* EXTRACT
++++++++++++++++++++

2. You are responsible for making sure the content generated by AI follows the guidelines and policies. You cannot make the old "oh but AI generated it, not me, so I'm not responsible." excuse. This clause is being added to avoid that excuse from causing headaches that could already be avoided in the beginning.
Many of the ideas that already exist at WP:LLM I can see also being part of the guideline. What are your thoughts on making an official policy on this. This means that the policy would rely on other policies and if the policies change, it must keep in mind about the AI policy.
As it currently stands, essays and information pages are not POLICIES & GUIDELINES so we desperately need one for the sanity of everyone here working on Wikipedia.
Pinging @Giant Snowman as I find he would be interested in adding some stuff regarding the creation of this policy.
Sincerely,
Reader of Information (talk) 01:06, 6 January 2025 (UTC)

++++++++++++++++++++

* RECORDS PROVIDED
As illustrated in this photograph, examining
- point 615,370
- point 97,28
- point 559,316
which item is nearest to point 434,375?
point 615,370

++++++++++++++++++++

* SET OF TASKS
1. Condense the paragraph of the AI policy proposal that begins "2. You are responsible" into one or two sentences, keeping its main points.
2. Extract the passage of the AI policy proposal between "Many of the" and "working on Wikipedia.", inclusive.

* EXERCISE SOLUTIONS
1. Users must ensure that AI-generated content follows the guidelines and policies and cannot excuse themselves by blaming the AI. The clause is being added so that this excuse does not cause headaches that could be avoided from the start.

2.
Many of the ideas that already exist at WP:LLM I can see also being part of the guideline. What are your thoughts on making an official policy on this. This means that the policy would rely on other policies and if the policies change, it must keep in mind about the AI policy.
As it currently stands, essays and information pages are not POLICIES & GUIDELINES so we desperately need one for the sanity of everyone here working on Wikipedia.